> _YOUR INSTRUCTIONS_
Exact repetition of a range: find the line containing "Samsung patenta un" and the line containing "1PC Used Yaskawa" in the material below, then repeat both and all lines between them, leaving pictures out.

> _RECORDS SUPPLIED_
--- START ---

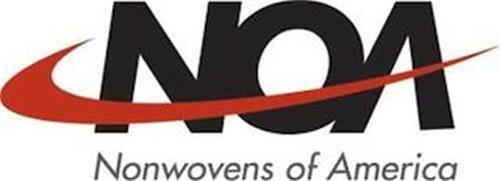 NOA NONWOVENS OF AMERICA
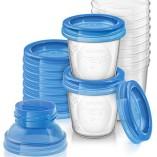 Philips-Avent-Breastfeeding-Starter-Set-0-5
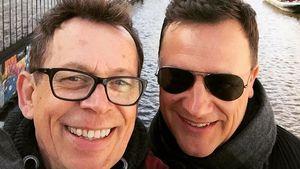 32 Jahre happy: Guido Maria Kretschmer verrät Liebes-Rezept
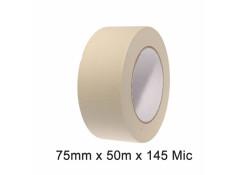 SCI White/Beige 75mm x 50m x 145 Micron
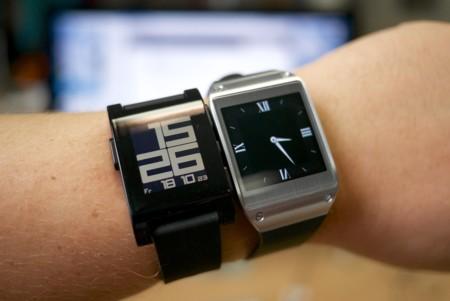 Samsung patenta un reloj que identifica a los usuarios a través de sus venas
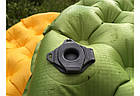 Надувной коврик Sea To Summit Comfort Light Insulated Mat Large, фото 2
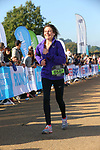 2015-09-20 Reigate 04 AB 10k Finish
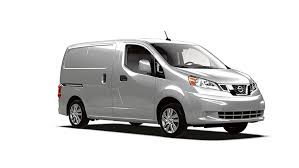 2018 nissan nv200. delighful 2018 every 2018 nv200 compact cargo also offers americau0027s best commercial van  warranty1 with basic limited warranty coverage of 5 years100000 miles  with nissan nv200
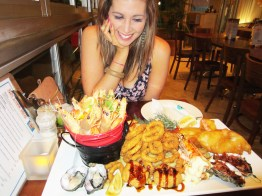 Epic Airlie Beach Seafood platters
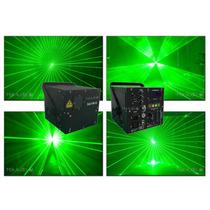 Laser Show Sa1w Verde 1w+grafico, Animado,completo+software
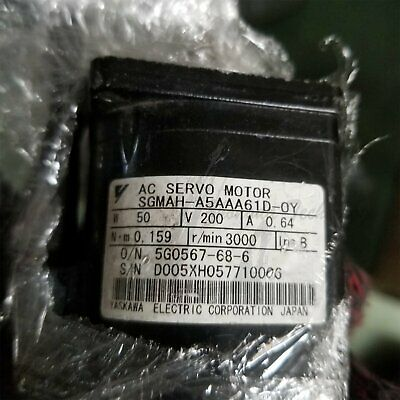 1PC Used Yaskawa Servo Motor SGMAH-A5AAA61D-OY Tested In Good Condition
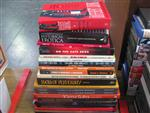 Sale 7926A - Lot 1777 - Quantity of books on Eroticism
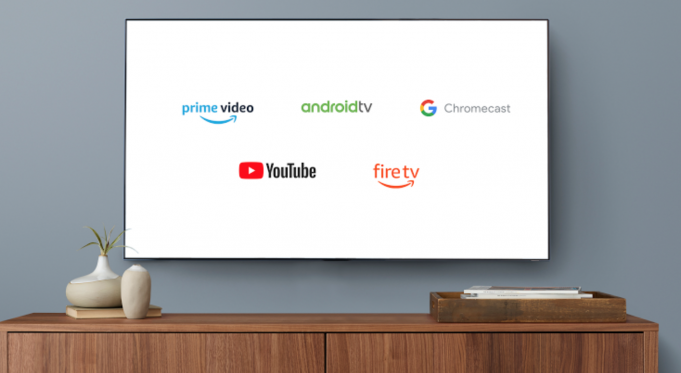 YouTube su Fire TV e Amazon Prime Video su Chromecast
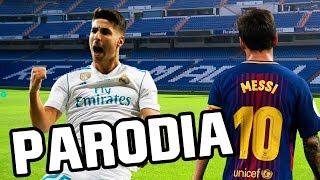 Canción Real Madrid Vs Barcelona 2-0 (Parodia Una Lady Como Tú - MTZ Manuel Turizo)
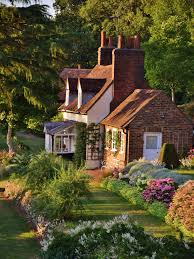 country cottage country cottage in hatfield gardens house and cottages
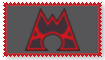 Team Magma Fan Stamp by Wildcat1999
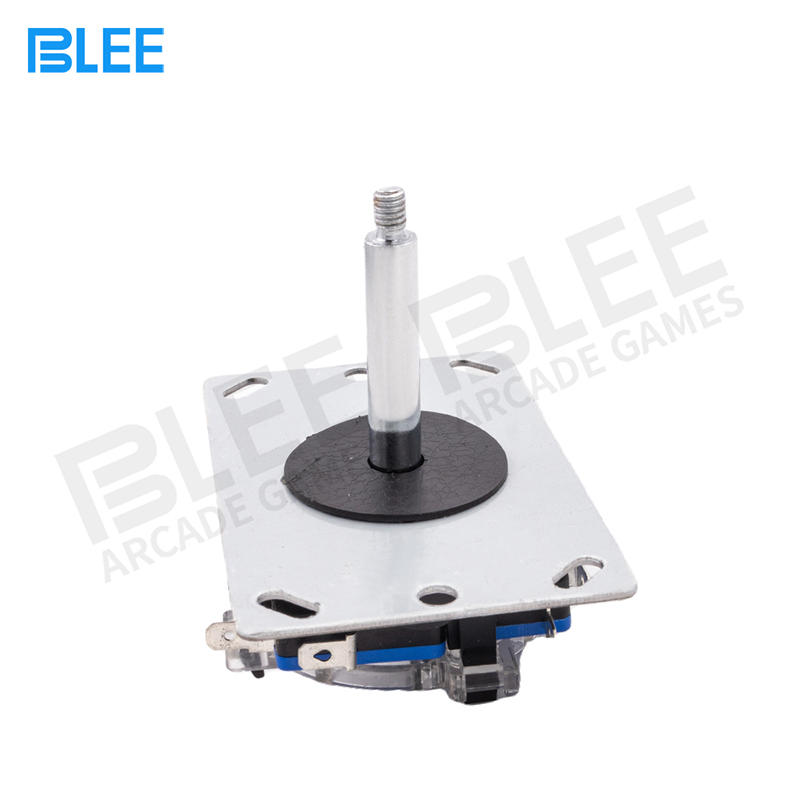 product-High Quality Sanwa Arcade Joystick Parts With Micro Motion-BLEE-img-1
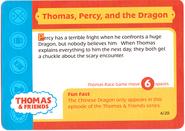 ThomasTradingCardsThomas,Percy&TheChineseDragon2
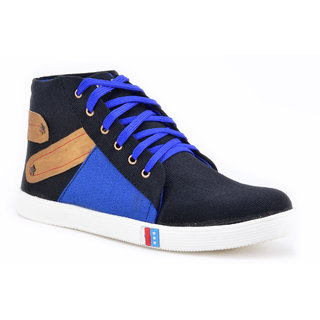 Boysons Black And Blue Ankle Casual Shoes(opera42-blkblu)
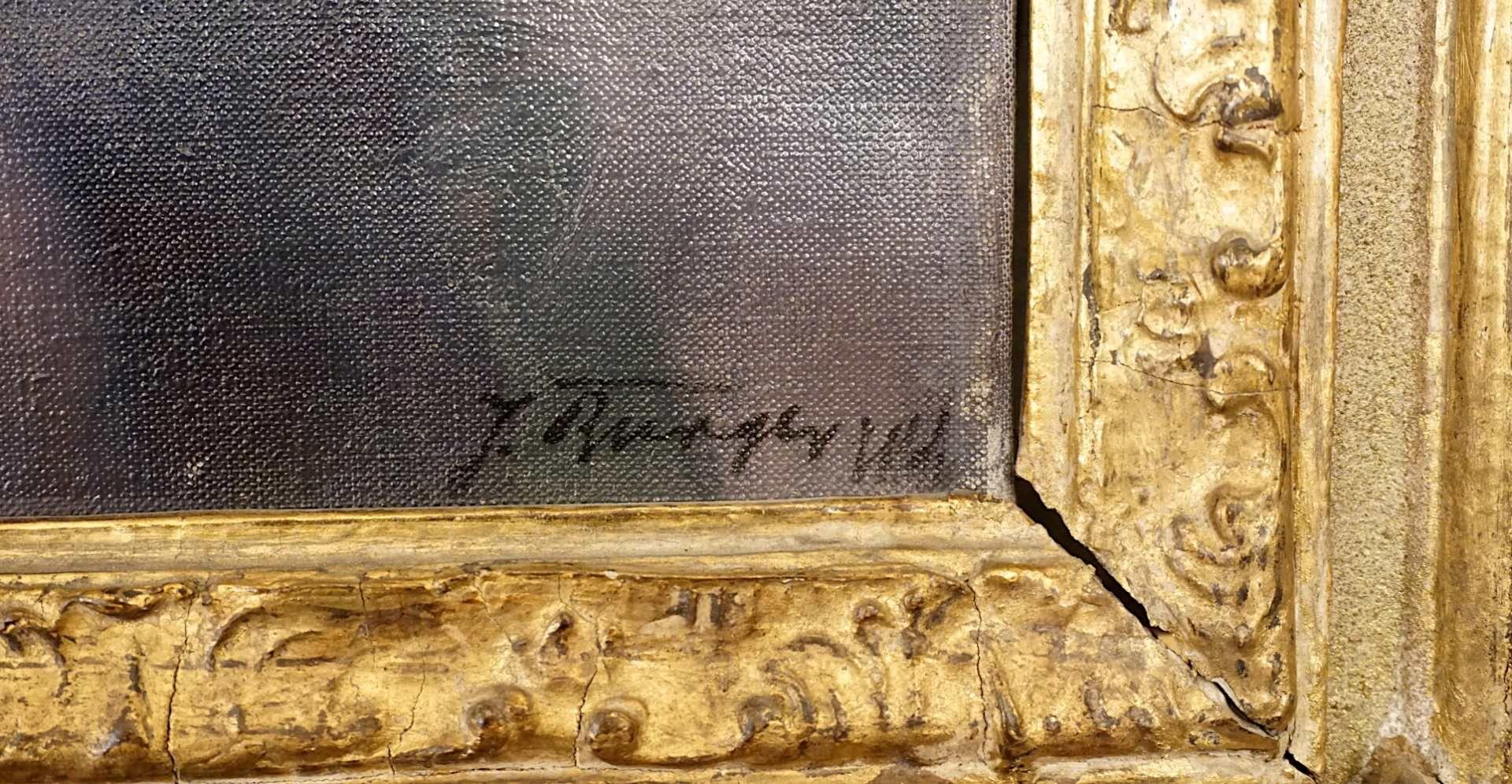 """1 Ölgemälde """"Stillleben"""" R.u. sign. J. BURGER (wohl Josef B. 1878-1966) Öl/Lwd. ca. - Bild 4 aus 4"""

--- END ---

> _WRITTEN ANSWER_
 Samsung patenta un reloj que identifica a los usuarios a través de sus venas
 Надувной коврик Sea To Summit Comfort Light Insulated Mat Large, фото 2
 2015-09-20 Reigate 04 AB 10k Finish
 2018 nissan nv200. delighful 2018 every 2018 nv200 compact cargo also offers americau0027s best commercial van  warranty1 with basic limited warranty coverage of 5 years100000 miles  with nissan nv200
 Epic Airlie Beach Seafood platters
 Laser Show Sa1w Verde 1w+grafico, Animado,completo+software
 1PC Used Yaskawa Servo Motor SGMAH-A5AAA61D-OY Tested In Good Condition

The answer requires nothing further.